Note: We’ve got to interrupt this post to note that Ellsworth reverse-engineered the C-64 onto a chip, and  owns 43 pinball machines and 3 electron microscopes. She never graduated high school, but now gives guest lectures at Stanford.

She also rolls cars for fun, when she’s not turning old floppy drives into audio effects.

Back to the floppy drive reverb effect:

A simple circuit stepped the head automatically using the spindle index pulse. A push button was used to control the direction. The drive head wrote to more than one track at a time, causing an interesting reverb effect. ***Erasing the disk with rare earth magnets while spinning in the not mentioned in the video.

Leave a comment with your thoughts on Circuit Girl and the floppy drive reverb!

7 thoughts on “Circuit Girl Turns Floppy Drive Into Reverb

  1. This is quite a hack but the effect actually sounds kind of cool.

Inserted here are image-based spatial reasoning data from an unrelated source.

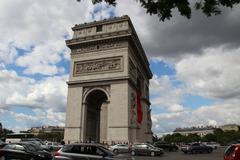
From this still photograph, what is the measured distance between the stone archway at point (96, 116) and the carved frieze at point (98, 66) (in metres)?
2.97

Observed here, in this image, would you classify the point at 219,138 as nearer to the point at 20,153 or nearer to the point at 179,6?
the point at 20,153

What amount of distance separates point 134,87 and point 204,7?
125 feet

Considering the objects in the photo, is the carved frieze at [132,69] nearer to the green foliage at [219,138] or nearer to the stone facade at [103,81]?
the stone facade at [103,81]

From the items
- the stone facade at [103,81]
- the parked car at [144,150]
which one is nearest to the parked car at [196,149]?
the stone facade at [103,81]

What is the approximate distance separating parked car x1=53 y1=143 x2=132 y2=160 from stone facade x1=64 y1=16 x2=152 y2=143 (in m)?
24.6

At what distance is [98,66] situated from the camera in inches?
1660

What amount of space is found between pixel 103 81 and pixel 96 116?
761 cm

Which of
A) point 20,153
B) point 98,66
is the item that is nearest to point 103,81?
point 98,66

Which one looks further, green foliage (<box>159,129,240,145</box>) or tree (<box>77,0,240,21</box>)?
green foliage (<box>159,129,240,145</box>)

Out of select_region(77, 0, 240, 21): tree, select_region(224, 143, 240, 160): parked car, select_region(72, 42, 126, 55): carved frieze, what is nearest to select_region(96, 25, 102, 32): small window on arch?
select_region(72, 42, 126, 55): carved frieze

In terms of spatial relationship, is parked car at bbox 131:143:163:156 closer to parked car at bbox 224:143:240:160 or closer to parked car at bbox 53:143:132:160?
parked car at bbox 53:143:132:160

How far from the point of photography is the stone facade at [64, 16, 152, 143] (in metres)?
39.3

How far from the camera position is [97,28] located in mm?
44500

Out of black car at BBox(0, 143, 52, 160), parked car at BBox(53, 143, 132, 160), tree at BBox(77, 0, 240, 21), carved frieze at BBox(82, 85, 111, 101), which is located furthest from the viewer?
carved frieze at BBox(82, 85, 111, 101)
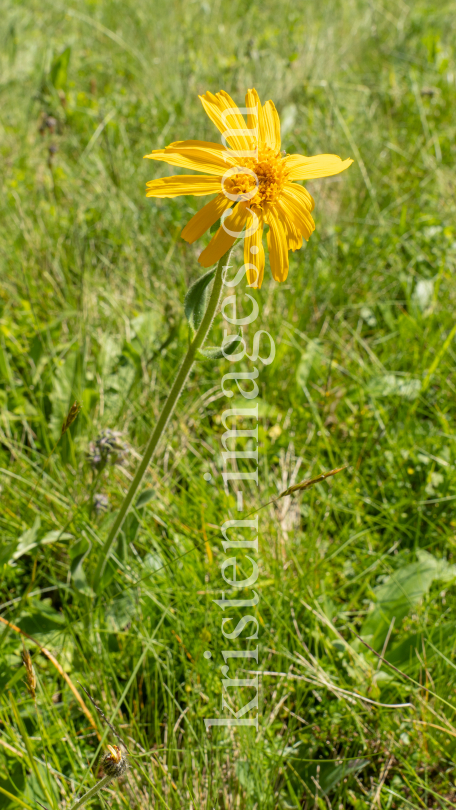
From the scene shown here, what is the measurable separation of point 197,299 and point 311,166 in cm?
33

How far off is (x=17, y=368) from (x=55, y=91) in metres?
1.93

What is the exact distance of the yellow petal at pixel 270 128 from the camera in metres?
1.06

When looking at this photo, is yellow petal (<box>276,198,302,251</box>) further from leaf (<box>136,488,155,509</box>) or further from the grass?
leaf (<box>136,488,155,509</box>)

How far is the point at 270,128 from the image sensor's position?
1073mm

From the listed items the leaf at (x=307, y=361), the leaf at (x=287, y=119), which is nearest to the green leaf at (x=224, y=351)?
the leaf at (x=307, y=361)

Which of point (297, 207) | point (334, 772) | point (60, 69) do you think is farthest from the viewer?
point (60, 69)

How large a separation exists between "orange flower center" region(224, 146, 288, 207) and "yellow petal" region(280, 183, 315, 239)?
3 cm

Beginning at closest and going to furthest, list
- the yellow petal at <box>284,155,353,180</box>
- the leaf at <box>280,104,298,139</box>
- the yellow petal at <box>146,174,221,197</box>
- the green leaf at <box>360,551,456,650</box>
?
the yellow petal at <box>146,174,221,197</box> < the yellow petal at <box>284,155,353,180</box> < the green leaf at <box>360,551,456,650</box> < the leaf at <box>280,104,298,139</box>

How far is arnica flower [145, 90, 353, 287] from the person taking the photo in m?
0.95

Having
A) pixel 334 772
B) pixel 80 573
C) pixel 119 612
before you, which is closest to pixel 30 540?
pixel 80 573

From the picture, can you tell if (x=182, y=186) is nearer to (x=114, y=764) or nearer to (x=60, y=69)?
(x=114, y=764)

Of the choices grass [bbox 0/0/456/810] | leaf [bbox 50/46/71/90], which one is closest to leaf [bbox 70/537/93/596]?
grass [bbox 0/0/456/810]

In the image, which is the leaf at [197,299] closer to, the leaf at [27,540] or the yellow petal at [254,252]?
the yellow petal at [254,252]

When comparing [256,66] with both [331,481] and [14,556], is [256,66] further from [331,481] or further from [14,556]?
[14,556]
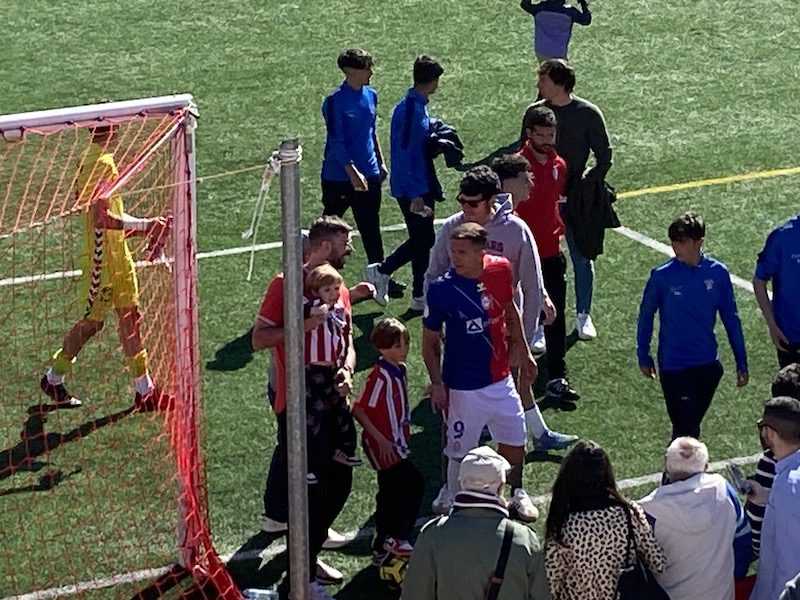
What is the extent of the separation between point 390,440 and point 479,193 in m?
1.57

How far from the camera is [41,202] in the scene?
13.8 m

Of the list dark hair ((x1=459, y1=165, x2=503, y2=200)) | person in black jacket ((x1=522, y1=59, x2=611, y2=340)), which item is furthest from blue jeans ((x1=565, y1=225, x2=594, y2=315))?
dark hair ((x1=459, y1=165, x2=503, y2=200))

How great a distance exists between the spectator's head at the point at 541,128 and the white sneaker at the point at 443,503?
2.50 metres

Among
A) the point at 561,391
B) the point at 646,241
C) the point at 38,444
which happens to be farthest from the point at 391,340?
the point at 646,241

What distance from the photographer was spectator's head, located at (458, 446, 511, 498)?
6.96 metres

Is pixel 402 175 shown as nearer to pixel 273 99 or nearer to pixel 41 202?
pixel 41 202

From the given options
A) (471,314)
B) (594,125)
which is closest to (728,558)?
(471,314)

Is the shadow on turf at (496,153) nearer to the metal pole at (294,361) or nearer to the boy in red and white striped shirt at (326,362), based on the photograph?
the boy in red and white striped shirt at (326,362)

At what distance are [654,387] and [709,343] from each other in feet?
5.93

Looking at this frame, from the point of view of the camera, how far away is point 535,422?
407 inches

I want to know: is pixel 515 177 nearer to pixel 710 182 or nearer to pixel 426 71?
pixel 426 71

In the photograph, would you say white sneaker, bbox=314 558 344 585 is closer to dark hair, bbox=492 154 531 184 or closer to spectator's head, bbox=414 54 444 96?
dark hair, bbox=492 154 531 184

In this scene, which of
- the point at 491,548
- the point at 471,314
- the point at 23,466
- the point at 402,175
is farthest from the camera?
the point at 402,175

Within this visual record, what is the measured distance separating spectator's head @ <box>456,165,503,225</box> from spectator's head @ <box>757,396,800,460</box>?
2.39m
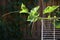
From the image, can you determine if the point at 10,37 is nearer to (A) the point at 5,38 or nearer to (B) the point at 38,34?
(A) the point at 5,38

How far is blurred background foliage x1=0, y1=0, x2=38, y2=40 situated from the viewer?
15.8 feet

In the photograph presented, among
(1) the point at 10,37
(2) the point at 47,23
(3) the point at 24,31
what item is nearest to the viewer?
(2) the point at 47,23

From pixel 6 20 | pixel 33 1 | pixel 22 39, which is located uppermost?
pixel 33 1

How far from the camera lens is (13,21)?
499cm

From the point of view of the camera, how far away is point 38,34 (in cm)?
530

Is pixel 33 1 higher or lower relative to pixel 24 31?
higher

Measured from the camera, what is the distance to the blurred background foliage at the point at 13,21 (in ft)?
15.8

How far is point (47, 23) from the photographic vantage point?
15.1 ft

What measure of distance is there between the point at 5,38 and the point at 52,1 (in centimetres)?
117

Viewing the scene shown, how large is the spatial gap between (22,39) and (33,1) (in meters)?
0.77

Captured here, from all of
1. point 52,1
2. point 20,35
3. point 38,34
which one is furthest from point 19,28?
point 52,1

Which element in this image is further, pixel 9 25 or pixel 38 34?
pixel 38 34

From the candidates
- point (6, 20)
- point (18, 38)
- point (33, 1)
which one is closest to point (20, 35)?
point (18, 38)

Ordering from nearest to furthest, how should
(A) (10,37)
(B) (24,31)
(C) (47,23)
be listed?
(C) (47,23) < (A) (10,37) < (B) (24,31)
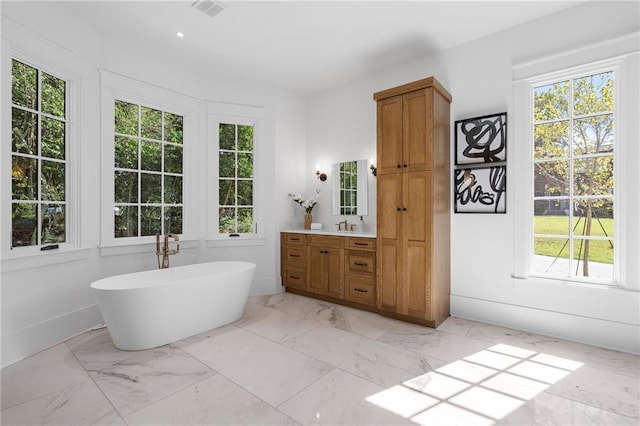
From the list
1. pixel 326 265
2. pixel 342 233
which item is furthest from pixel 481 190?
pixel 326 265

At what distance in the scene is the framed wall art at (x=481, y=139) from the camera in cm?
322

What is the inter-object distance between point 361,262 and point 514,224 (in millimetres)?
1660

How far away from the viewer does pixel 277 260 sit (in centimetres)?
459

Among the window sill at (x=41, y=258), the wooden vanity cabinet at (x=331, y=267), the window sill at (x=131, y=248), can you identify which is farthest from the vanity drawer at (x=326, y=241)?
the window sill at (x=41, y=258)

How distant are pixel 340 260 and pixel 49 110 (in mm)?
3335

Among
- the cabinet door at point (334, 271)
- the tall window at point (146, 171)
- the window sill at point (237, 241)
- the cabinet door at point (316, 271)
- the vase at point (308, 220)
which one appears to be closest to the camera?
the tall window at point (146, 171)

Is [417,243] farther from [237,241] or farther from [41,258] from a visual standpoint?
[41,258]

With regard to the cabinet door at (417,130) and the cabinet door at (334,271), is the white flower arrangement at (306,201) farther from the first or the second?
the cabinet door at (417,130)

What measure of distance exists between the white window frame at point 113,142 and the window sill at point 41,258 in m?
0.26

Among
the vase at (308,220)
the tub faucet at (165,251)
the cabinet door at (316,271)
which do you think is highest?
the vase at (308,220)

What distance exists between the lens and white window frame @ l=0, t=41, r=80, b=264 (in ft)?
8.03

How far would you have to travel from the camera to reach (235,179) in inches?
176

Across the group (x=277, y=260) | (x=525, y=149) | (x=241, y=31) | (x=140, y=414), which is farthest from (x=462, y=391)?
(x=241, y=31)

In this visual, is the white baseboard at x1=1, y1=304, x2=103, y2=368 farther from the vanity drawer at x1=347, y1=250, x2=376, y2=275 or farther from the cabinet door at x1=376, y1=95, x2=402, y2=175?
the cabinet door at x1=376, y1=95, x2=402, y2=175
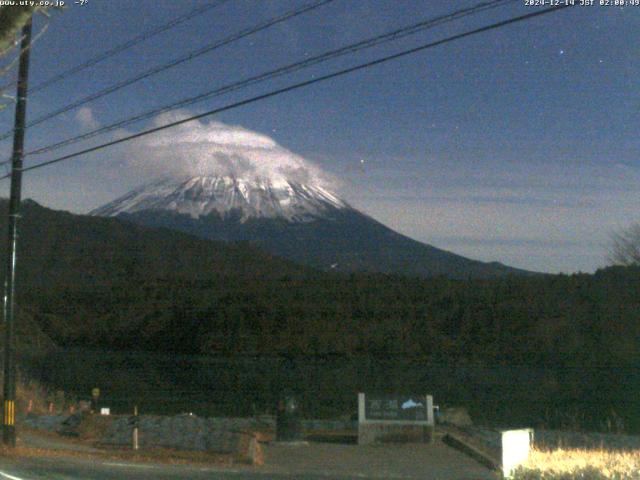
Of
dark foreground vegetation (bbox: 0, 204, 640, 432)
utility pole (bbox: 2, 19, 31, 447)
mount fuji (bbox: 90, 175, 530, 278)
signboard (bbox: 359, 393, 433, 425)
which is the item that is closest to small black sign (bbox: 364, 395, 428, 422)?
signboard (bbox: 359, 393, 433, 425)

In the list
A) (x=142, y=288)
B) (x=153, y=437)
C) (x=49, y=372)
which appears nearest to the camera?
(x=153, y=437)

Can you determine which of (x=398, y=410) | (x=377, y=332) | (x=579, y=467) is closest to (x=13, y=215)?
(x=398, y=410)

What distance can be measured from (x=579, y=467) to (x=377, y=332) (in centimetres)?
3991

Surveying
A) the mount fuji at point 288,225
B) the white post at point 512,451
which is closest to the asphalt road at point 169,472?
the white post at point 512,451

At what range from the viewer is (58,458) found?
1521 cm

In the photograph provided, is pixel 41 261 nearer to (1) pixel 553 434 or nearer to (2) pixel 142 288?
(2) pixel 142 288

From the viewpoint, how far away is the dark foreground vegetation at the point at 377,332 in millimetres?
41156

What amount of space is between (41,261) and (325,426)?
49.9 meters

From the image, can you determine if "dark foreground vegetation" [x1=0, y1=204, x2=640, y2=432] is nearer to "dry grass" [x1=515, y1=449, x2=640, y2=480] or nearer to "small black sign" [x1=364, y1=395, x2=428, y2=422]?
"small black sign" [x1=364, y1=395, x2=428, y2=422]

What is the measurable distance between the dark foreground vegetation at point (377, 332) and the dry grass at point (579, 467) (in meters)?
22.3

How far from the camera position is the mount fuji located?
355ft

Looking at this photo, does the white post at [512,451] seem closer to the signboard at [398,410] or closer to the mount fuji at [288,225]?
the signboard at [398,410]

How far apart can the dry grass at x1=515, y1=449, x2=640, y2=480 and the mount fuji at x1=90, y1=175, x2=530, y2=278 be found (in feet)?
281

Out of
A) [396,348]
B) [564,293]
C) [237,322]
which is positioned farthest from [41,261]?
[564,293]
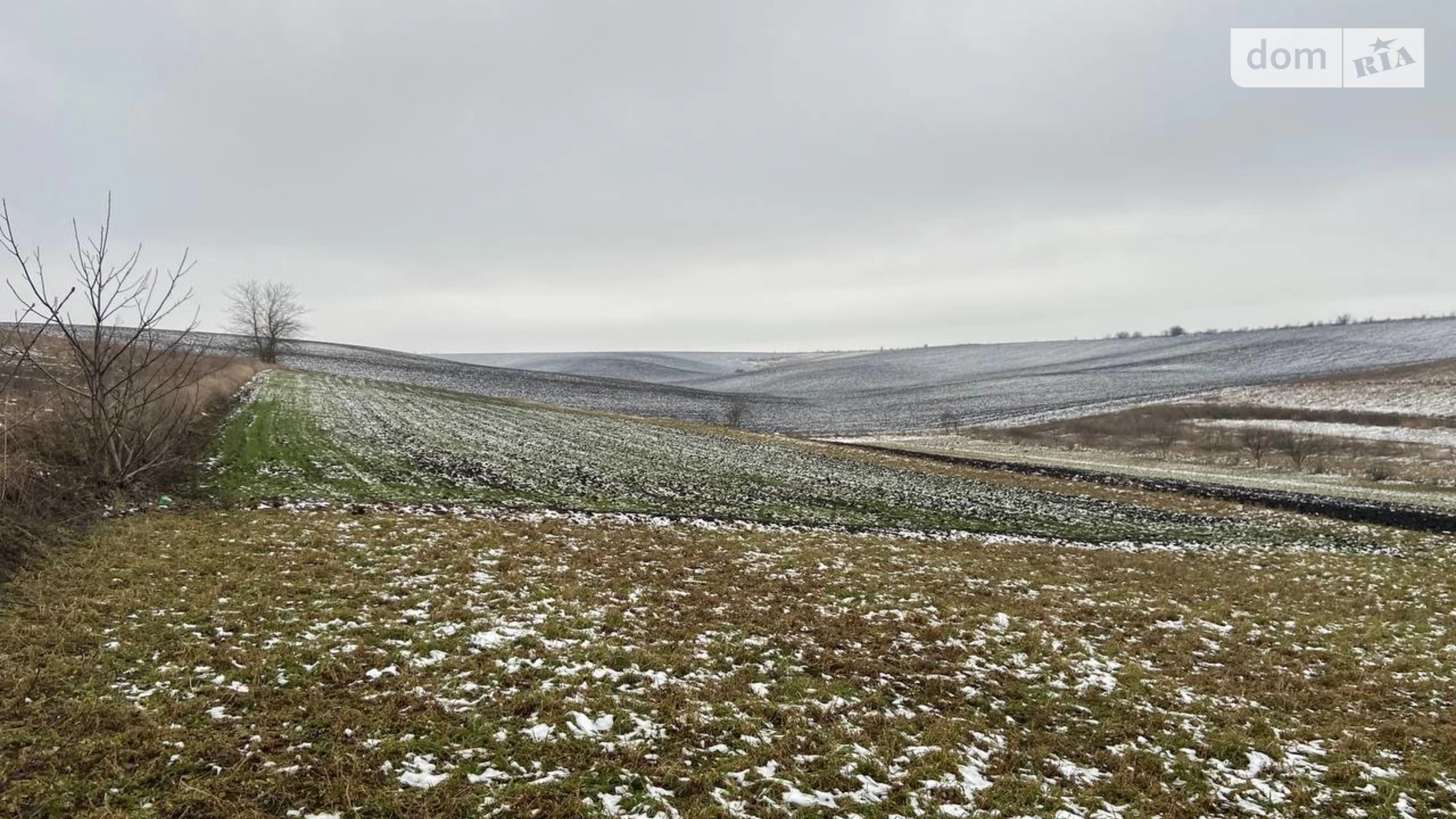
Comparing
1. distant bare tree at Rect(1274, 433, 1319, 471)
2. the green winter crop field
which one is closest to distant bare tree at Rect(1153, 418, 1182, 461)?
distant bare tree at Rect(1274, 433, 1319, 471)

    I wish they would have included some directly recorded audio, so we could have a better idea of what it sounds like.

    Circuit Girl sounds pretty cool, too!

  2. That’s pretty cool. Gotta love hackers repurposing older technology – to great effect!

    I’m also impressed by the FUNCTIONING Tempest machine in the background. I owned one in my college years – it’s not a very easy task to keep one working nowadays. Color vector monitors have a serious power defect, causing them to repeatedly blow expensive power transistors. Kudos to them for keeping such a beautiful machine alive and well.

  3. That is not reverb; it is called a delay line.
    A reverb is a much smoother effect that sounds like a complex acoustical space, rather than discrete echoes.